<center><h1>Working with missing datta</h1></center>

In [36]:
# Import the pandas library and assign it the alias 'pd'
import pandas as pd

import warnings
# Suppress FutureWarning messages
warnings.simplefilter(action='ignore', category=FutureWarning)

In [37]:
# Create a pandas DataFrame 'temps_df' containing temperature measurements

# The DataFrame consists of three columns:
    # 'sequence': Sequence numbers for the measurements.
    # 'measurement_type': Type of measurement ('actual' or 'estimated').
    # 'temperature_f': Temperature values in Fahrenheit.
temps_df = pd.DataFrame({
    "sequence": [1, 2, 3, 4, 5],  # Sequence numbers
    "measurement_type": ['actual', 'actual', 'actual', None, 'estimated'],  # Type of measurement
    "temperature_f": [67024, 84.56, 91.61, None, 49.64]  # Temperature values in Fahrenheit
})

# Display the DataFrame 'temps_df'
temps_df

Unnamed: 0,sequence,measurement_type,temperature_f
0,1,actual,67024.0
1,2,actual,84.56
2,3,actual,91.61
3,4,,
4,5,estimated,49.64


## Using isna() to identify null values in a dataframe

In [38]:
# Check for missing values (NaNs) in the DataFrame 'temps_df'

# The output will be a DataFrame of the same shape as 'temps_df',
# where each cell contains True if the corresponding value in 'temps_df' is NaN, 
# and False otherwise.
temps_df.isna()

Unnamed: 0,sequence,measurement_type,temperature_f
0,False,False,False
1,False,False,False
2,False,False,False
3,False,True,True
4,False,False,False


## How is missing data handled?

In [39]:
# Calculate the cumulative sum of the 'temperature_f' 
# column in the DataFrame 'temps_df'

# The output will be a Series containing the cumulative sum of the 
#'temperature_f' column. Each value represents the sum of all previous 
# temperature values along the column.
temps_df['temperature_f'].cumsum()

0    67024.00
1    67108.56
2    67200.17
3         NaN
4    67249.81
Name: temperature_f, dtype: float64

In [40]:
# Calculate the cumulative sum of the 'temperature_f' column 
# in the DataFrame 'temps_df', including NaN values

# The output will be a Series containing the cumulative sum of the 
# 'temperature_f' column, where NaN values are treated as NaNs in the calculation.
temps_df['temperature_f'].cumsum(skipna=False)

0    67024.00
1    67108.56
2    67200.17
3         NaN
4         NaN
Name: temperature_f, dtype: float64

In [41]:
# Group the DataFrame 'temps_df' by the 'measurement_type' 
# column and calculate the maximum value for each group

# The output will be a DataFrame with 'measurement_type' as the index and the 
# maximum value of 'sequence' and 'temperature_f' columns for each group. Since 
# 'sequence' is a numerical column, the maximum value is the largest sequence 
# number in each group. For 'temperature_f', the maximum value will be the largest # temperature value in each group.
temps_df.groupby(by=['measurement_type']).max()

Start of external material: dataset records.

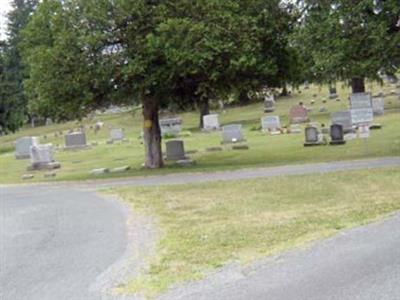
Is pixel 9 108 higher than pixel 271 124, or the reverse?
pixel 9 108

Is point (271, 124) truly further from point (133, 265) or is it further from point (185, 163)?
point (133, 265)

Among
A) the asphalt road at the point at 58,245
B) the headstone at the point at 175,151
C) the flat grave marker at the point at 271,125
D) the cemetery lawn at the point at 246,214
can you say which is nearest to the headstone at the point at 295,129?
the flat grave marker at the point at 271,125

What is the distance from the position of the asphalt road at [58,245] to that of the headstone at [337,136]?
14.3m

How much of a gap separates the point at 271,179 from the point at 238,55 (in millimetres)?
6215

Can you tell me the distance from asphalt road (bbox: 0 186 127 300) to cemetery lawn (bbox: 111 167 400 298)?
2.04ft

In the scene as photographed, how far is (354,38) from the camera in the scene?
836 inches

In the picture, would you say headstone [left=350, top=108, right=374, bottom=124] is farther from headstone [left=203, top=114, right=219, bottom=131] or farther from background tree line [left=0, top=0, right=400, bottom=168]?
headstone [left=203, top=114, right=219, bottom=131]

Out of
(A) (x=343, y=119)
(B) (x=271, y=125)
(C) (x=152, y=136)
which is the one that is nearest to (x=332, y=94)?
(B) (x=271, y=125)

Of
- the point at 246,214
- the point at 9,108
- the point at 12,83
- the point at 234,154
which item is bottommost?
the point at 234,154

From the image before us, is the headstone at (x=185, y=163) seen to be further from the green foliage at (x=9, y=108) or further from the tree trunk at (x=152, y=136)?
the green foliage at (x=9, y=108)

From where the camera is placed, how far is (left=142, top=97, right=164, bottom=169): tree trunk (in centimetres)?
2456

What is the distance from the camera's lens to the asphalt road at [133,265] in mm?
6562

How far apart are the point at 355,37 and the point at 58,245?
14.1 m

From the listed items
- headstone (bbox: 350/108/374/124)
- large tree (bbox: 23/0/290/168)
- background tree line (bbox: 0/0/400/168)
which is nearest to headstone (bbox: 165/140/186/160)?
background tree line (bbox: 0/0/400/168)
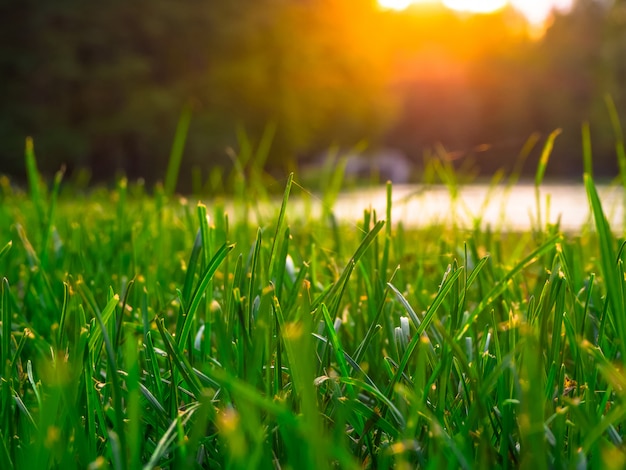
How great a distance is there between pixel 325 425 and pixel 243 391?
0.72 feet

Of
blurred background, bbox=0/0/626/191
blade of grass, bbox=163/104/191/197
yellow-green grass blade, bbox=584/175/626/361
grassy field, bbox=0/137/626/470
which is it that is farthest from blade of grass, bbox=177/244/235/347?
blurred background, bbox=0/0/626/191

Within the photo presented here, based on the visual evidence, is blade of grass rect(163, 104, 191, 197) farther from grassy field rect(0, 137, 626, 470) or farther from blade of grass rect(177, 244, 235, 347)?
blade of grass rect(177, 244, 235, 347)

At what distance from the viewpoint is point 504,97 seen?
34406 mm

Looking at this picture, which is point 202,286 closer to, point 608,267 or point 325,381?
point 325,381

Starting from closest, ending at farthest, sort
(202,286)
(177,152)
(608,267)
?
(608,267)
(202,286)
(177,152)

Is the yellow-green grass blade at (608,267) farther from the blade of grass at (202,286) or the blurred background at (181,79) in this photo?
the blurred background at (181,79)

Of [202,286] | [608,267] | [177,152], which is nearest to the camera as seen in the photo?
[608,267]

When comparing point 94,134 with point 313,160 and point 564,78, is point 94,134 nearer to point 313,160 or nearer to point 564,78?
point 313,160

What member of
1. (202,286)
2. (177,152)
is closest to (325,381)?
(202,286)

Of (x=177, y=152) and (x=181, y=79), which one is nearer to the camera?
(x=177, y=152)

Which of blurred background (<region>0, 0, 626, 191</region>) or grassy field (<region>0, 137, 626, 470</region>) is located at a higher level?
blurred background (<region>0, 0, 626, 191</region>)

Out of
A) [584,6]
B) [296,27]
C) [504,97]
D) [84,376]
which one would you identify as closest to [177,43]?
[296,27]

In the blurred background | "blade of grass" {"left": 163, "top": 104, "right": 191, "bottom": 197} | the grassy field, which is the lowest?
the grassy field

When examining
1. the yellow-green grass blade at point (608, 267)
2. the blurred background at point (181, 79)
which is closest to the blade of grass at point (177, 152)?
the yellow-green grass blade at point (608, 267)
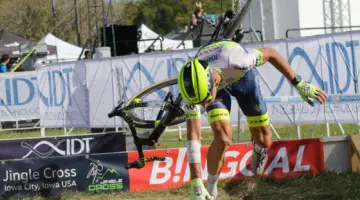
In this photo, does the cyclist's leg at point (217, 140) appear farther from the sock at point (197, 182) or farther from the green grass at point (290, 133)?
the green grass at point (290, 133)

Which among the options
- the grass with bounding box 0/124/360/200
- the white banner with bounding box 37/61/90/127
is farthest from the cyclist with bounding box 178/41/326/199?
the white banner with bounding box 37/61/90/127

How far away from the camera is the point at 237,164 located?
866cm

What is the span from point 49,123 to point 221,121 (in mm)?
10319

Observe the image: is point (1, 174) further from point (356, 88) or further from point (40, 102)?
point (40, 102)

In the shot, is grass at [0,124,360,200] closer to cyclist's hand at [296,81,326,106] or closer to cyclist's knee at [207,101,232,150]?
cyclist's knee at [207,101,232,150]

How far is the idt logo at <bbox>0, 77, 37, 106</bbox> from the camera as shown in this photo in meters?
17.6

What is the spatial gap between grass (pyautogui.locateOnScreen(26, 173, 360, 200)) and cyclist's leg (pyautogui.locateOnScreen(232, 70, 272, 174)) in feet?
1.76

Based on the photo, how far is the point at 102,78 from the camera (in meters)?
14.7

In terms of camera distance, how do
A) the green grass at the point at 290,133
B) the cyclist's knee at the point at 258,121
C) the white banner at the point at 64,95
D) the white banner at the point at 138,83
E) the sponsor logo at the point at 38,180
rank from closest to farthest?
the cyclist's knee at the point at 258,121, the sponsor logo at the point at 38,180, the white banner at the point at 138,83, the green grass at the point at 290,133, the white banner at the point at 64,95

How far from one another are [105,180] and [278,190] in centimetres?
207

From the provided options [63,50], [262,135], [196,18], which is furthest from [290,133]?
[63,50]

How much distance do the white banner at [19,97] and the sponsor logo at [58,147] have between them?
742cm

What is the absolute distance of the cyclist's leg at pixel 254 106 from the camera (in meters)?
7.35

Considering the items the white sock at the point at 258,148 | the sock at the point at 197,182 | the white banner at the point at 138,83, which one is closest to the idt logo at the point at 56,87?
the white banner at the point at 138,83
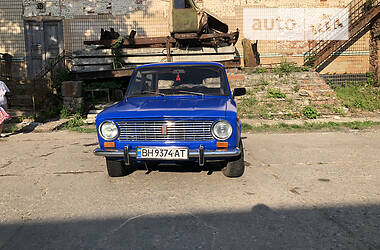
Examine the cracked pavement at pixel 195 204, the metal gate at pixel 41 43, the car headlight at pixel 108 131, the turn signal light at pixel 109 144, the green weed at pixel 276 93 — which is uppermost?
the metal gate at pixel 41 43

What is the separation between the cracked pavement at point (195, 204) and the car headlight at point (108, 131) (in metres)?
0.62

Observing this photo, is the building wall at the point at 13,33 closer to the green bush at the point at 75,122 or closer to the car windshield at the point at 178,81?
the green bush at the point at 75,122

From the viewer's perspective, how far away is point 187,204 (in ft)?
11.0

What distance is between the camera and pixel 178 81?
4.79m

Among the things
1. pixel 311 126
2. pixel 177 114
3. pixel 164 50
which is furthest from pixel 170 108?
pixel 164 50

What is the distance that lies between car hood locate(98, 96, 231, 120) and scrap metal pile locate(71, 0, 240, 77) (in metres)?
6.36

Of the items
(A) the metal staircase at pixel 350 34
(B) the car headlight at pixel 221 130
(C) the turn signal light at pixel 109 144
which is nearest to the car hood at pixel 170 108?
(B) the car headlight at pixel 221 130

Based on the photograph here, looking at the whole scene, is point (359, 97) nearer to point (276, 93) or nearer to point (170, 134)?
point (276, 93)

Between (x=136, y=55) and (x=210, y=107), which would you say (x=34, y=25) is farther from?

Unnamed: 0_level_0,sequence,temperature_f
measurement_type,Unnamed: 1_level_1,Unnamed: 2_level_1
actual,3,67024.0
estimated,5,49.64


In [42]:
# Retain NA dimensions in grouping
temps_df.groupby(by=['measurement_type'], dropna=False).max()

Unnamed: 0_level_0,sequence,temperature_f
measurement_type,Unnamed: 1_level_1,Unnamed: 2_level_1
actual,3,67024.0
estimated,5,49.64
,4,


### Dealing with missing data: The blunt approach using dropna()

In [43]:
# Remove rows with missing values (NaNs) from the DataFrame 'temps_df'
# using axis=0 (default)
temps_df.dropna()

Unnamed: 0,sequence,measurement_type,temperature_f
0,1,actual,67024.0
1,2,actual,84.56
2,3,actual,91.61
4,5,estimated,49.64


In [44]:
# Remove columns with missing values (NaNs) from the DataFrame 'temps_df'

# The axis=1 parameter specifies that columns should be checked for missing 
# values and dropped if any are found.
temps_df.dropna(axis=1)

Unnamed: 0,sequence
0,1
1,2
2,3
3,4
4,5


### Replace null values using fillna()

In [45]:
# Replace missing values (NaNs) in the DataFrame 'temps_df' with zeros
temps_df.fillna(0)

Unnamed: 0,sequence,measurement_type,temperature_f
0,1,actual,67024.0
1,2,actual,84.56
2,3,actual,91.61
3,4,0,0.0
4,5,estimated,49.64


In [46]:
# Replace missing values (NaNs) in the DataFrame 'temps_df' 
# with the preceding non-null value along each column

# The fillna(method='pad') method, also known as forward fill, fills missing values 
# in 'temps_df' with the value from the previous row along each column. If the 
# first row contains NaNs, they will remain unchanged.
temps_df.fillna(method='pad')

Unnamed: 0,sequence,measurement_type,temperature_f
0,1,actual,67024.0
1,2,actual,84.56
2,3,actual,91.61
3,4,actual,91.61
4,5,estimated,49.64


### Interpolate

In [47]:
temps_df.interpolate()

Unnamed: 0,sequence,measurement_type,temperature_f
0,1,actual,67024.0
1,2,actual,84.56
2,3,actual,91.61
3,4,,70.625
4,5,estimated,49.64


In [48]:
# Perform linear interpolation to fill in missing values 
# (NaNs) in the DataFrame 'temps_df'

# The interpolate() method fills missing values in 'temps_df' by linear
# interpolation along each column. It computes intermediate values based on the 
# neighboring data points, providing a smooth transition between them.
temps_df.interpolate()

Unnamed: 0,sequence,measurement_type,temperature_f
0,1,actual,67024.0
1,2,actual,84.56
2,3,actual,91.61
3,4,,70.625
4,5,estimated,49.64